## BEGIN DOCUMENT EXTRACT
Near Asyut is a monastery with land dedicated to S. George. A man once stole the carrots growing in it, but after eating he found that his stomach was distended and that the carrots lay in it in a heap. Nothing alleviated his pains till he asked pardon of S. George. The Saint told him that if the lessee of the land forgave him he would do the same; the lessee consented and the man was cured.

In Southern Egypt the shifts of the workers at the shadûf are timed by a sun-dial made of a stick or reed with three notches, upon which the shadow of the sun falls when it is fixed to the shadûf. In Central Egypt a jar filled with water is used; when all the water has dripped out of the jar through a small hole the man’s shift is ended. Further north, in the neighbourhood of Cairo, the land is (or was) divided into small basins; when one of these was filled with water the man’s shift was terminated.
## END DOCUMENT EXTRACT
## TASK OBJECTIVE
Extend the passage on saints and irrigation customs in Egypt with a few sentences that follow on from its last sentence.
## BEGIN GIVEN RECORDS
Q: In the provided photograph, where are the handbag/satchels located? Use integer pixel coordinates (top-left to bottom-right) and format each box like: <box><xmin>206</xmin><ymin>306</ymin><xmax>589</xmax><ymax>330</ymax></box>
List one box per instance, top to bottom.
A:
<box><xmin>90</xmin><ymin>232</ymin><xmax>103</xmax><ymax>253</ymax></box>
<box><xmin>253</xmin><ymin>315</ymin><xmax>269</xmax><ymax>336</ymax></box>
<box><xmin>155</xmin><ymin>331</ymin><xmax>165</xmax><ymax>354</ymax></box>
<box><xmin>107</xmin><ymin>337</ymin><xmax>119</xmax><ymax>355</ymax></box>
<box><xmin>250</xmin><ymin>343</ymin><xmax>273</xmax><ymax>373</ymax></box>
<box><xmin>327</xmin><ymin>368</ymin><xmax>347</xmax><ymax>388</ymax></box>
## END GIVEN RECORDS
## OUTPUT BELOW
Among the Copts of the Delta, if a child were ill, the mother, however rich, would put on a beggar’s dress and go out begging, the money so received being devoted to the cure of the child. The same custom is described by Ohnefalsch-Richter (Griechische Sitten und Gebraüche auf Cypern, p. 326) as in use in Cyprus: if a child cannot walk the mother puts him into a basket and begs for food which is supposed to strengthen him.

The hyaena is fond of water-melons; but he first taps them with his paws to see whether they are ripe or not.

If the children take after the mother, the father loves the mother; if they take after the father, it is the mother who loves the father.

In 1906 when my dahabia was leaving the village of Gharb Assuan, north of Assuan, with a Nubian captain and crew, the captain’s mother threw water with her hands several times over the side of the boat, saying each time: “Mâ Sâlama kullokum!” (“Good luck, all of you!”).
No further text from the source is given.